Brief »
Search the records for the string "States". Copy each line where it occurs.
=====
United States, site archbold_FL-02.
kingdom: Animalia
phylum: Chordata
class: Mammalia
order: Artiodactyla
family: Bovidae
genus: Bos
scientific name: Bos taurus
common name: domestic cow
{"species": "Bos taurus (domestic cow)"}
=====
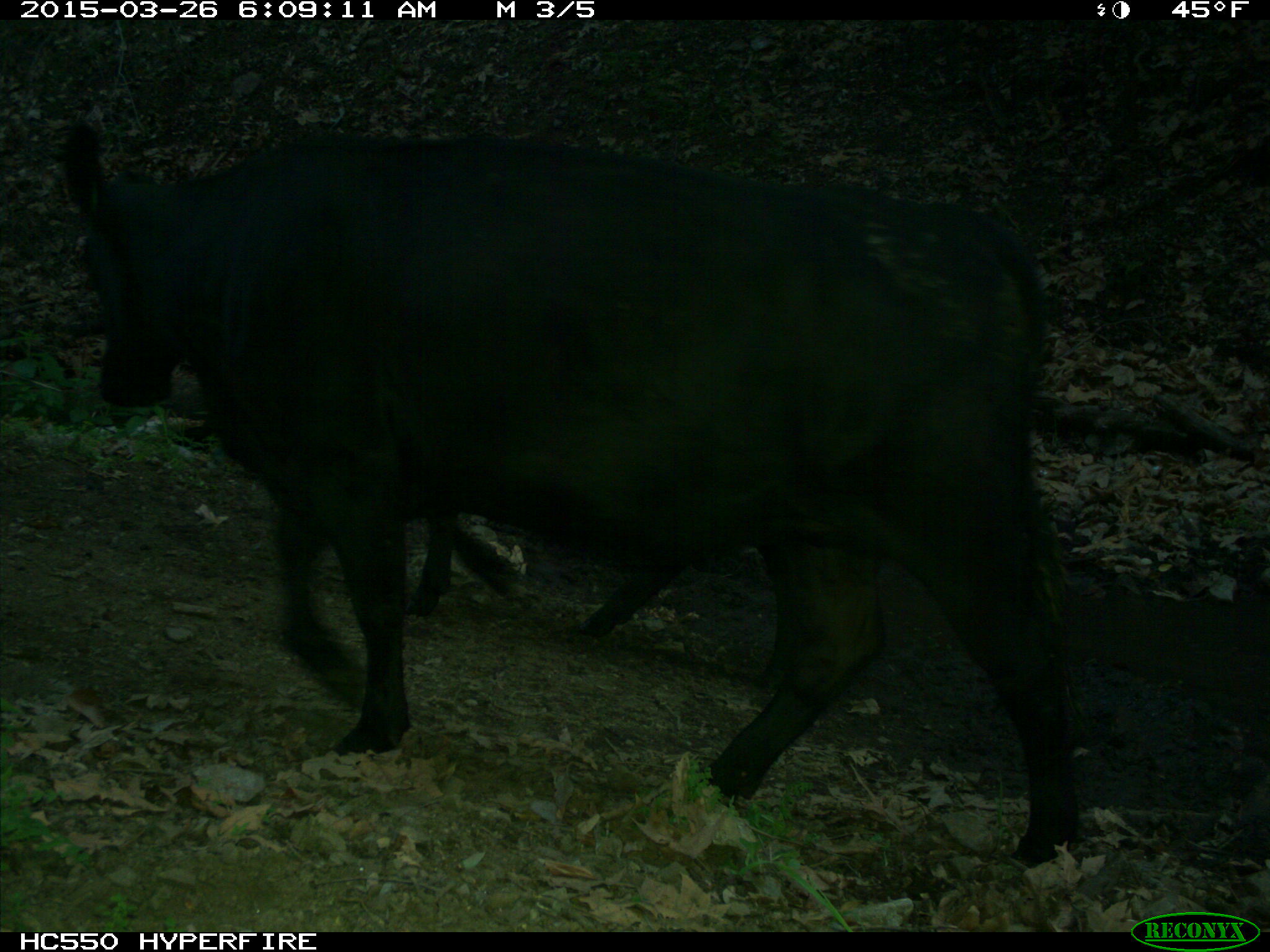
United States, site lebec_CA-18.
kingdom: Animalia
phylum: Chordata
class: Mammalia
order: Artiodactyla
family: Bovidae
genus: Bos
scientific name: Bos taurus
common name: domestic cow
=====
Task result »
United States, site archbold_FL-02.
United States, site lebec_CA-18.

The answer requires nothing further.